:: DATA LISTING ::
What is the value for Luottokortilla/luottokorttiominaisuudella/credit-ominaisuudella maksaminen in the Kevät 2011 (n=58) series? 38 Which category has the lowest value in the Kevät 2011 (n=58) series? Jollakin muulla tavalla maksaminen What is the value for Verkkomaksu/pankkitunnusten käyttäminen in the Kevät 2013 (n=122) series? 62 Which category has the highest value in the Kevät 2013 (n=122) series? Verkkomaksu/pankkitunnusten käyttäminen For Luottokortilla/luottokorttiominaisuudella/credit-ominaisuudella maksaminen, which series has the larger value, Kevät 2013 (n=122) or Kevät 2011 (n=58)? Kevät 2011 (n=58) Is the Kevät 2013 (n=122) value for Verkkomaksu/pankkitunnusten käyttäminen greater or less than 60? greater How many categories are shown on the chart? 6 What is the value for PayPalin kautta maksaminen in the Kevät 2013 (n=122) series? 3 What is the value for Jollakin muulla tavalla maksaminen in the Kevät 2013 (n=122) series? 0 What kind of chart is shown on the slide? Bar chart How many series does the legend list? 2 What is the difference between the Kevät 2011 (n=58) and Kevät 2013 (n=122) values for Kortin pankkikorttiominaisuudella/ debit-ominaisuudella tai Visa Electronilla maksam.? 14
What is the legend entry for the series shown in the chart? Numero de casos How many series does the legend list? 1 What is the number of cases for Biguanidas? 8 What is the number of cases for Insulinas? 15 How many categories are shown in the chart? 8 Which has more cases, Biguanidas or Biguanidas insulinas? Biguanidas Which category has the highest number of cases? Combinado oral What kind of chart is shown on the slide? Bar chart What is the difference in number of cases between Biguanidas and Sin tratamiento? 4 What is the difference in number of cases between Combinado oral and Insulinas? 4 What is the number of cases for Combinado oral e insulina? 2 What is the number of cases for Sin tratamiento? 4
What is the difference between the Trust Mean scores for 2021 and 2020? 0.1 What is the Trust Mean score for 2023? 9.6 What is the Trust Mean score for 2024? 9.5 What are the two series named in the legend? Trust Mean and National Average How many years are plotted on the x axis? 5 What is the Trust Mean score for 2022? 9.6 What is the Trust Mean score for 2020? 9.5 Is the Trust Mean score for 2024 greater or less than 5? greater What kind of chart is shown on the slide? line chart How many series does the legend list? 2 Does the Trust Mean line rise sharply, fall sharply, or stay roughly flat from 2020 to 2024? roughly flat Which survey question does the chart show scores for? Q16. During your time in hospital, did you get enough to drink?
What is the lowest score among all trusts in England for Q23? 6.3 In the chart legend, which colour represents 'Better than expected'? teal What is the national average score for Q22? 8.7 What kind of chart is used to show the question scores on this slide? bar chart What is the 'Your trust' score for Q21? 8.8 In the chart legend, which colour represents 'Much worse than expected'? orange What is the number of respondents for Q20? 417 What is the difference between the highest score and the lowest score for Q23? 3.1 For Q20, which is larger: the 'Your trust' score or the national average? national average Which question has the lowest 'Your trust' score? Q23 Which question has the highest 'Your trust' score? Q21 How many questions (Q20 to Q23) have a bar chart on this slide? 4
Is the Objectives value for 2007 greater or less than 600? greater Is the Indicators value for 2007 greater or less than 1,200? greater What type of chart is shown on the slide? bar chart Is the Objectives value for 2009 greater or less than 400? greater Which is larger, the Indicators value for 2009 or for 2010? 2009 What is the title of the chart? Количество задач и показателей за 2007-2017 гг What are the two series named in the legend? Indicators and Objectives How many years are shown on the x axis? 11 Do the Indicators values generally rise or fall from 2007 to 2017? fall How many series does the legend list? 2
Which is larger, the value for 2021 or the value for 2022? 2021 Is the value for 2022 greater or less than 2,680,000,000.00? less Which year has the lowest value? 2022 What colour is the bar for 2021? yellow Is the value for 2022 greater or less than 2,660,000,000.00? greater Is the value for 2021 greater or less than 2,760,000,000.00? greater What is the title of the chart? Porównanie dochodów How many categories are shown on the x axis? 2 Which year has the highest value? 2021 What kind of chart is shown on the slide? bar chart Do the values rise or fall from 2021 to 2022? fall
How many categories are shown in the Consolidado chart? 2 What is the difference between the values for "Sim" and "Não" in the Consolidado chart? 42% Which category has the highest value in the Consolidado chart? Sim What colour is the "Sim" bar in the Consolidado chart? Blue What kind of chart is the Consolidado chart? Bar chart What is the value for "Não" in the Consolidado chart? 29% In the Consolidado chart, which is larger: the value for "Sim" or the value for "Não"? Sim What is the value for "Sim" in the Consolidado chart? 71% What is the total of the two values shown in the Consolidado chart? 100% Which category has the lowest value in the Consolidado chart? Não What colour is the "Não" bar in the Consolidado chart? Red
:::
__WHAT YOU HAVE TO DO__: Copy the records word for word, from the start up to and including the line that contains "What is the legend".

__ANSWER TO THIS PROBLEM__:
What is the value for Luottokortilla/luottokorttiominaisuudella/credit-ominaisuudella maksaminen in the Kevät 2011 (n=58) series? 38 Which category has the lowest value in the Kevät 2011 (n=58) series? Jollakin muulla tavalla maksaminen What is the value for Verkkomaksu/pankkitunnusten käyttäminen in the Kevät 2013 (n=122) series? 62 Which category has the highest value in the Kevät 2013 (n=122) series? Verkkomaksu/pankkitunnusten käyttäminen For Luottokortilla/luottokorttiominaisuudella/credit-ominaisuudella maksaminen, which series has the larger value, Kevät 2013 (n=122) or Kevät 2011 (n=58)? Kevät 2011 (n=58) Is the Kevät 2013 (n=122) value for Verkkomaksu/pankkitunnusten käyttäminen greater or less than 60? greater How many categories are shown on the chart? 6 What is the value for PayPalin kautta maksaminen in the Kevät 2013 (n=122) series? 3 What is the value for Jollakin muulla tavalla maksaminen in the Kevät 2013 (n=122) series? 0 What kind of chart is shown on the slide? Bar chart How many series does the legend list? 2 What is the difference between the Kevät 2011 (n=58) and Kevät 2013 (n=122) values for Kortin pankkikorttiominaisuudella/ debit-ominaisuudella tai Visa Electronilla maksam.? 14
What is the legend entry for the series shown in the chart? Numero de casos How many series does the legend list? 1 What is the number of cases for Biguanidas? 8 What is the number of cases for Insulinas? 15 How many categories are shown in the chart? 8 Which has more cases, Biguanidas or Biguanidas insulinas? Biguanidas Which category has the highest number of cases? Combinado oral What kind of chart is shown on the slide? Bar chart What is the difference in number of cases between Biguanidas and Sin tratamiento? 4 What is the difference in number of cases between Combinado oral and Insulinas? 4 What is the number of cases for Combinado oral e insulina? 2 What is the number of cases for Sin tratamiento? 4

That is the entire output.